Publishers Want Reach, Not Exploitation

Matthew Prince, Cloudflare’s co-founder and chief executive, said the company is moving quickly because the internet is now dominated by machine traffic.

“Now that the majority of traffic on the Internet is non-human, we must go further and act faster so that a sustainable ecosystem can emerge,” Prince said, referring to the recent milestone in which bots surpassed human traffic online sooner than expected.

Prince added that Cloudflare’s tools and partnerships are designed to give publishers more visibility and commercial leverage, while also rewarding AI companies that are transparent about how they use content.

From Pay Per Crawl To Pay Per Use

Cloudflare has increasingly positioned itself as a gatekeeper for publishers looking to assert control in the AI era. The company already offers tools to block AI bots, along with a marketplace called Pay Per Crawl, which lets websites charge AI systems for scraping.

That framework is now expanding into Pay Per Use, which Cloudflare says will allow publishers to charge AI companies when content creates value, not merely when it is fetched. In practical terms, that shifts the economics from extraction to monetization.

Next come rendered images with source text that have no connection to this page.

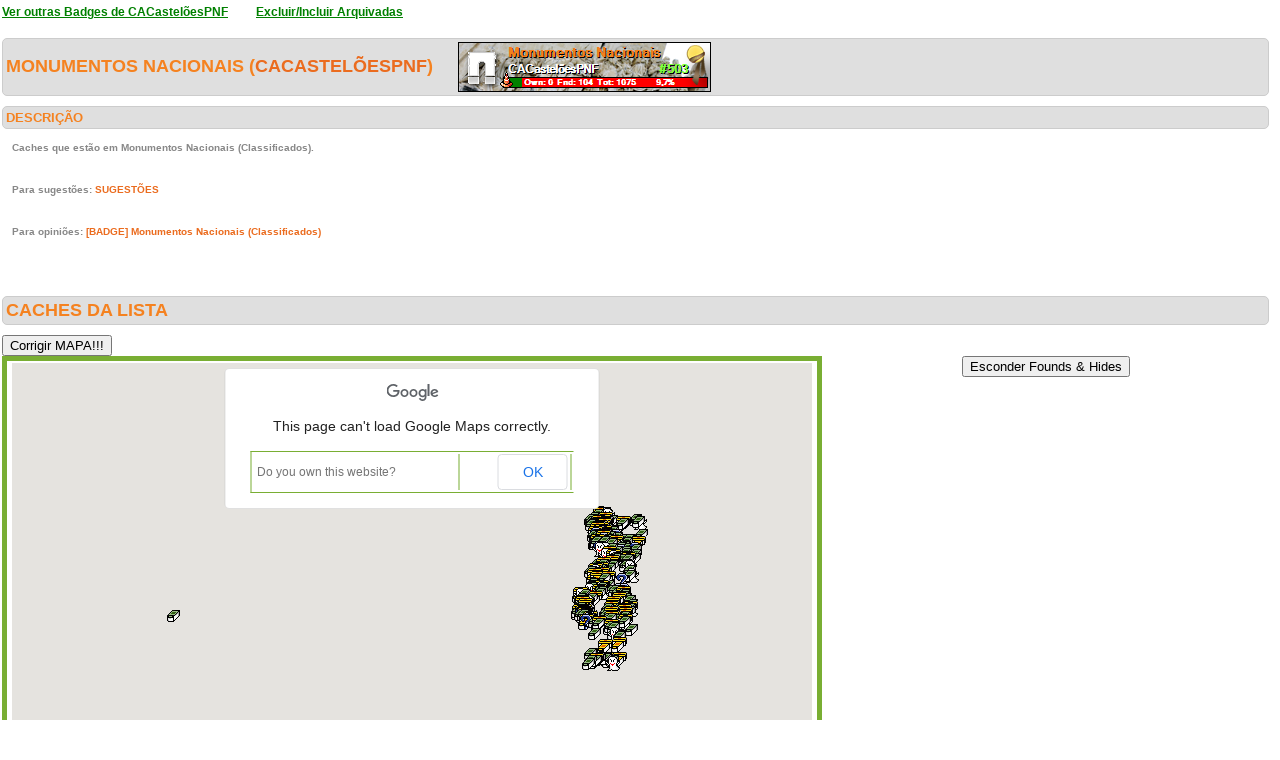

--- FILE ---
content_type: text/css
request_url: https://geopt.sytes.net/Geopt_Statistics/css/layout.css?20130623
body_size: 5934
content:
body
{
	width:99%;
	height:100%;
/*	width:790px;*/
	margin:2px;
	padding:0;
	background:transparent;
	font-family:Arial, Helvetica, sans-serif;
	color:#333;
}

.clear
{
	clear:both;
	margin:0;
	padding:0;
}

.wrap
{
}

h1
{
	font-size:13px;
	font-weight:bold;
	color:#f58220;
	margin:0 0 10px 0;
	padding:3px;
	text-transform:uppercase;
	clear:both;
	border: solid 1px #CCC;
	border-radius: 5px;
	background-color: #DFDFDF;
}

h2
{
	font-size:12px;
	font-weight:bold;
	color:#f58220;
	margin:0 0 10px 0;
	padding:0;
	clear:both;
}

h3
{
	font-size:10px;
	font-weight:bold;
	color:#888;
	margin:0 0 10px 7px;
	padding:3px;
	clear:both;
}

h6
{
	font-size:18px;
	font-weight:bolder;
	color:#f58220;
	margin:0 0 10px 0;
	padding:3px;
	text-transform:uppercase;
	clear:both;
	border: solid 1px #CCC;
	border-radius: 5px;
	background-color: #DFDFDF;
}


table
{
	padding:0px;
	float:left;
	border:#79AE33 1px solid;
	border-right:none;
}

tr:hover, tr.alternate:hover
{
	background-color:#FCDC72 !important;
}

td
{
	height:25px;
	border:#79AE33 1px solid;
	padding:0 3px;
	border-left:none;
	border-bottom:none;
	border-top:none;
	font-size:11px;
	color:#333;
	text-indent:0px;
}

tr.alternate
{
	background:#DFEBCF;
}

td.alternate
{
	background:#DFEBCF;
}

td a
{
	color:#EB6C1F;
	text-decoration:none;
}

td a:hover
{
	color:#333;
	text-decoration:none;
}

table h1
{
	height:13px;
	background:#78AE32;
	color:#fff;
	margin:0;
	padding:6px 0px;
	font-size:11px;
	color:#fff;
	border: 0;
	border-radius: 0;
}

.tableGrafico
{
	min-width:230px;
	max-width:380px;
	float:left; 
	
}

.boxGrafico
{
	width:482px;
	height:502px;
	background:#999;
	margin:0 5px 0 0;
	float:left;
}
.boxGraficoNovo
{
	min-width:482px;
	min-height:502px;
    margin: 0 0 0 5px;
    display: inline-block;
 
}

.boxGrafico580
{
	width:582px;
	height:502px;
	background:#999;
	margin:0 5px 0 0;
	float:left;
}
.boxGrafico580Novo
{
	width:582px;
	height:502px;
	margin:0 5px 0 0;
	float:left;
}

ul
{
	list-style:none;
	margin:0;
	padding:0;
}

li
{
	list-style:none;
	margin:0 0 10px 0;
	padding:0 10px;
	border-right:#F58220 1px solid;
	color:#333;
	font-size:11px;
	font-weight:bold;
	display: inline-block;
}

li a
{
	color:#333;
	text-decoration:none;
}

li a:hover
{
	color:#F58220;
	text-decoration:none;
}

li a.selected
{
	color:#F58220;
	text-decoration:none;
}

li.last
{
	border:none;
}

li.lastright
{
	border:none;
    float: right;
	text-align: right;

}

select
{
	margin:-3px 0 0 5px;
}

.ie7 select
{
	margin:-7px 0 0 5px;
}

.ie8 select
{
	margin:-4px 0 0 5px;
}



/*   PAGER   */

.boxPager
{
	font-size:11px;
	line-height:16px;
	margin:10px 0 0 0;
	background: #BBB;
	
}

/*   links   */

.boxPager a:link, .boxPager a:visited, .boxPager a:active
{
	text-decoration:none;
	color:#fff;
	float:left;	
	display:block;
}

.boxPager a:hover
{
	text-decoration:none;
	color:#333;
	float:left;	
	display:block;
}

/*   end links   */

.boxPager_Left
{
	width:10px;
	float:left;	
}

.boxPager_Center
{
	float:right;
}

.boxPager_Right
{
	width:10px;
	float:left;
}

.boxPager_Prev
{
	height:15px;
	float:left;
	padding: 5px;
	display:block;
}

.boxPager_Pages
{
	height:15px;
	float:left;
	padding: 5px;
	display:block;
	color:#333;	
}

.boxPager_Pages span, .boxPager_Pages span a
{
	margin:0 2px;	
	color:#333;
	text-decoration:none;
	float:left;	
	display:block;
}

.boxPager_Next
{
	height:15px;
	float:left;
	padding: 5px;
	display:block;
}

.boxPager_Next span
{
	float:left;	
	display:block;
}

.boxPager_Prev span
{
	float:left;	
	display:block;
}


.boxPager_Prev a, .boxPager_Next a
{
	color:#333;
	text-decoration:none;
}

.boxPager_Prev a:hover, .boxPager_Next a:hover
{
	float:left;
	color:#333;
	text-decoration:none;
}

/*.boxPager_Separator
{
	border-top: #333 1px dotted;
	padding: 10px 0;
}*/

.boxPager_Results
{
	float:left;
	padding:5px 10px;
	font-weight:bold;
	color:#fff;
}


tr.header, tr.header:hover
{
	height:13px;
	background:#78AE32;
	color:#fff;
	margin:0;
	padding:6px 0px;
	font-size:11px;
	color:#fff;
}






.MyCalendar .ajax__calendar_container {
    border:1px solid #646464;
    background-color: white;
    color: #78AE32;
}
.MyCalendar .ajax__calendar_other .ajax__calendar_day,
.MyCalendar .ajax__calendar_other .ajax__calendar_year {
    color: black;
    
}
.MyCalendar .ajax__calendar_hover .ajax__calendar_day,
.MyCalendar .ajax__calendar_hover .ajax__calendar_month,
.MyCalendar .ajax__calendar_hover .ajax__calendar_year {
    color: black;
}
.MyCalendar .ajax__calendar_active .ajax__calendar_day,
.MyCalendar .ajax__calendar_active .ajax__calendar_month,
.MyCalendar .ajax__calendar_active .ajax__calendar_year {
    color: black;
    font-weight:bold;
}

.MyCalendar td 
{
	height: 10px;
	padding: 0px;
}



a
{
	color:#EB6C1F;
	text-decoration:none;
	font-family:Arial, Helvetica, sans-serif;
}

a:hover
{
	color:#333;
	text-decoration:none;
}



.CustomComboBoxStyle .ajax__combobox_textboxcontainer input {
	 margin:-3px 0 0 5px;
}
.CustomComboBoxStyle .ajax__combobox_inputcontainer {
	 margin:-8px 0 0 5px;
}
.CustomComboBoxStyle .ajax__combobox_buttoncontainer button {
	 margin:-3px 0 0 5px;
}


.ajax__calendar_active {
    background-color: #FFA300;
}


.containerborder {
	border: solid 1px #CCC;
	border-radius: 5px;
	background-color: #DFDFDF;
	padding: 5px 0 0 0;
	margin: 5px 0 10px 0;
}


.containerfiltro {
	border: solid 1px #CCC;
	border-radius: 5px;
	background-color: #DFDFDF;
	padding: 5px 0 0 0;
	margin: 5px 0 10px 0;
}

Cloudflare says the move may also reduce waste. Its data suggests more than half of crawl traffic from AI bots is spent revisiting pages that have not changed, consuming bandwidth and compute without adding fresh value for either side.

Early Partners Signal The Commercial Model

To launch the new system, Cloudflare is working with Ceramic.ai and You.com. Under the opt-in model, publishers can be paid when their content appears in Ceramic’s AI search results or when You.com accesses premium material.

Cloudflare says other AI companies can adapt the model to fit their own products. The broader message is clear: the era of unrestricted crawling is giving way to one in which access, attribution, and compensation are increasingly negotiated rather than assumed.